MaxCap, which has a lending pipeline of more than $2 billion-worth of deals to fund over the next 12 months, says it lends no higher than 65 per cent LVR (loan-to-value ratio) loans. Mr Lasky declined to identify the Melbourne project on which APG had lent as its first investment, but said MaxCap had already funded the first stage of it and the APG funding would be used for stages two and three.
He said it was not in his “direct control” when APG made its second $300 million investment.
“It’s the intention of both parties to trigger the increased commitment at the earliest possible moment,” Mr Lasky said.
APG’s head of private real estate for Asia Pacific Graeme Torre said MaxCap was a “strong long-term partner” for the fund manager that was continuously looking for suitable investments around the world.

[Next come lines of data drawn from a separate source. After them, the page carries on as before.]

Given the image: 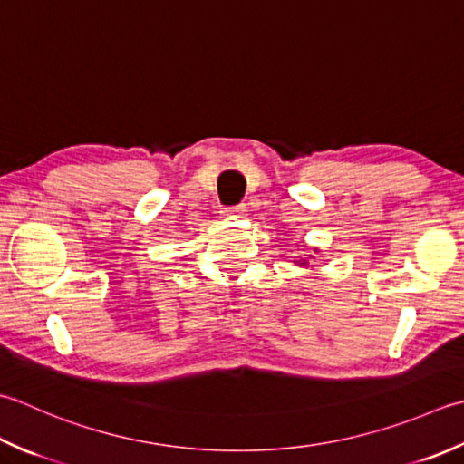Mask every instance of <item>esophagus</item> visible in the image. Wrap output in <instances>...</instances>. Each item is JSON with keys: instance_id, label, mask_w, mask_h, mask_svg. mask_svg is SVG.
<instances>
[{"instance_id": "esophagus-1", "label": "esophagus", "mask_w": 464, "mask_h": 464, "mask_svg": "<svg viewBox=\"0 0 464 464\" xmlns=\"http://www.w3.org/2000/svg\"><path fill=\"white\" fill-rule=\"evenodd\" d=\"M223 215H227V217H243L245 213H247V207L245 205H235V207H225L223 211H221Z\"/></svg>"}]
</instances>
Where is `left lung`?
<instances>
[{"label":"left lung","instance_id":"8db88e82","mask_svg":"<svg viewBox=\"0 0 464 464\" xmlns=\"http://www.w3.org/2000/svg\"><path fill=\"white\" fill-rule=\"evenodd\" d=\"M299 263H302V266H305V259H302V261H299Z\"/></svg>","mask_w":464,"mask_h":464}]
</instances>
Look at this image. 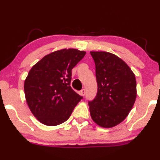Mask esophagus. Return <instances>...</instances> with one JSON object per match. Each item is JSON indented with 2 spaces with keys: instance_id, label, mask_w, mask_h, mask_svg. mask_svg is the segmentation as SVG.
Here are the masks:
<instances>
[{
  "instance_id": "34e87169",
  "label": "esophagus",
  "mask_w": 160,
  "mask_h": 160,
  "mask_svg": "<svg viewBox=\"0 0 160 160\" xmlns=\"http://www.w3.org/2000/svg\"><path fill=\"white\" fill-rule=\"evenodd\" d=\"M85 93H86V91H85V89L81 90V91H80V95L81 96H84L85 95Z\"/></svg>"
}]
</instances>
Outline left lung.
Listing matches in <instances>:
<instances>
[{
	"mask_svg": "<svg viewBox=\"0 0 160 160\" xmlns=\"http://www.w3.org/2000/svg\"><path fill=\"white\" fill-rule=\"evenodd\" d=\"M96 64L98 91L88 102L92 120L102 128L122 122L132 109L137 96L133 72L118 56L106 51H91Z\"/></svg>",
	"mask_w": 160,
	"mask_h": 160,
	"instance_id": "left-lung-1",
	"label": "left lung"
}]
</instances>
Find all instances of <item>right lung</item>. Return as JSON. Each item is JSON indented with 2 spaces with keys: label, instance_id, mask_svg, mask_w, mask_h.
I'll return each instance as SVG.
<instances>
[{
  "label": "right lung",
  "instance_id": "right-lung-1",
  "mask_svg": "<svg viewBox=\"0 0 160 160\" xmlns=\"http://www.w3.org/2000/svg\"><path fill=\"white\" fill-rule=\"evenodd\" d=\"M86 52L64 48L45 56L24 80L26 102L37 120L48 126L68 120L82 97L70 86L72 69Z\"/></svg>",
  "mask_w": 160,
  "mask_h": 160
}]
</instances>
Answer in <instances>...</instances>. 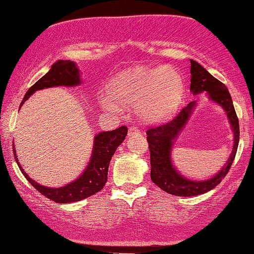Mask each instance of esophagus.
I'll list each match as a JSON object with an SVG mask.
<instances>
[{"label": "esophagus", "mask_w": 254, "mask_h": 254, "mask_svg": "<svg viewBox=\"0 0 254 254\" xmlns=\"http://www.w3.org/2000/svg\"><path fill=\"white\" fill-rule=\"evenodd\" d=\"M137 133H139V129H137L136 127H129V129H128V134H129V135H134V134Z\"/></svg>", "instance_id": "esophagus-1"}]
</instances>
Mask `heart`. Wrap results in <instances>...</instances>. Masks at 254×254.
I'll list each match as a JSON object with an SVG mask.
<instances>
[{
    "label": "heart",
    "mask_w": 254,
    "mask_h": 254,
    "mask_svg": "<svg viewBox=\"0 0 254 254\" xmlns=\"http://www.w3.org/2000/svg\"><path fill=\"white\" fill-rule=\"evenodd\" d=\"M109 94L100 96V103L109 112H119L121 105L135 106L139 117L147 122L160 121L173 113L184 95L180 74L170 65L154 69L122 71L109 82Z\"/></svg>",
    "instance_id": "b5f03b06"
}]
</instances>
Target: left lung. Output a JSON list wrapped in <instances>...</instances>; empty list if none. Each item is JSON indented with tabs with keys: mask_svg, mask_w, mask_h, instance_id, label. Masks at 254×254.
Here are the masks:
<instances>
[{
	"mask_svg": "<svg viewBox=\"0 0 254 254\" xmlns=\"http://www.w3.org/2000/svg\"><path fill=\"white\" fill-rule=\"evenodd\" d=\"M190 92L198 95L205 92L212 102L217 103L226 113L233 132V148L226 164L212 178L206 180H192L186 178L175 168L172 162L173 145L189 122L196 106V101L190 102L181 109L179 114L167 124L149 128L147 130V141L151 152V179L165 192L178 196H193L203 194L217 185L230 171L233 164L238 145H239V121L234 109L231 94L223 82L212 76L198 62L190 60Z\"/></svg>",
	"mask_w": 254,
	"mask_h": 254,
	"instance_id": "left-lung-1",
	"label": "left lung"
}]
</instances>
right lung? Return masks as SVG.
I'll use <instances>...</instances> for the list:
<instances>
[{"mask_svg": "<svg viewBox=\"0 0 254 254\" xmlns=\"http://www.w3.org/2000/svg\"><path fill=\"white\" fill-rule=\"evenodd\" d=\"M81 84L80 70L74 61L69 60H59L52 65L51 70L42 76L35 84L28 89V92L22 100L21 106L33 95L36 90L51 87H75ZM20 106V108H21ZM128 128L126 126L119 127L118 129L111 130V132H101L94 136V145L90 160L87 165L86 170L79 178L74 181L67 184L62 187H47L40 185L28 177V174L23 171L22 166L18 162L16 151L14 148V156L22 174L26 177V179L33 185L35 189L46 198L53 200L59 203L74 202L88 198L93 194L101 190L107 183L108 167L111 162L112 156L114 155L115 151L119 146L124 142L125 137L127 135Z\"/></svg>", "mask_w": 254, "mask_h": 254, "instance_id": "obj_1", "label": "right lung"}]
</instances>
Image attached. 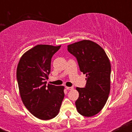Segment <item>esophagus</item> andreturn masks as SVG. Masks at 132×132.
<instances>
[{
	"label": "esophagus",
	"instance_id": "esophagus-1",
	"mask_svg": "<svg viewBox=\"0 0 132 132\" xmlns=\"http://www.w3.org/2000/svg\"><path fill=\"white\" fill-rule=\"evenodd\" d=\"M66 89H68V90H72V89H74L73 87H67V86H66Z\"/></svg>",
	"mask_w": 132,
	"mask_h": 132
}]
</instances>
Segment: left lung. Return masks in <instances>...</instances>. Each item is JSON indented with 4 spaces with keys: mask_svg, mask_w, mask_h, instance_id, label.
I'll return each mask as SVG.
<instances>
[{
    "mask_svg": "<svg viewBox=\"0 0 132 132\" xmlns=\"http://www.w3.org/2000/svg\"><path fill=\"white\" fill-rule=\"evenodd\" d=\"M68 50L76 58L80 71L86 75L85 87H76L77 110L84 117L95 116L102 109L110 93L109 60L102 47L90 40L68 45Z\"/></svg>",
    "mask_w": 132,
    "mask_h": 132,
    "instance_id": "left-lung-1",
    "label": "left lung"
}]
</instances>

“We see the structural shift in the Australian banking sector market dynamics contributing to a convergence of equity and debt returns,” Mr Torre said.
“A real estate debt strategy therefore offers us the opportunity to access this
asset class with an appealing risk-return proposition.”
A time of low interest rates globally has hastened the hunt by global investors for higher yields and Australia has been one beneficiary of money looking for a home. While that has inflated asset values and pushed yields down, Mr Lasky said the risks were greater for equity investors than debt investors such as MaxCap and APG.
“Equity is the first in and last out,” he said. “Relative to equity there’s been a convergence of returns, meaning you can make the same or better return in debt with considerably less risk.”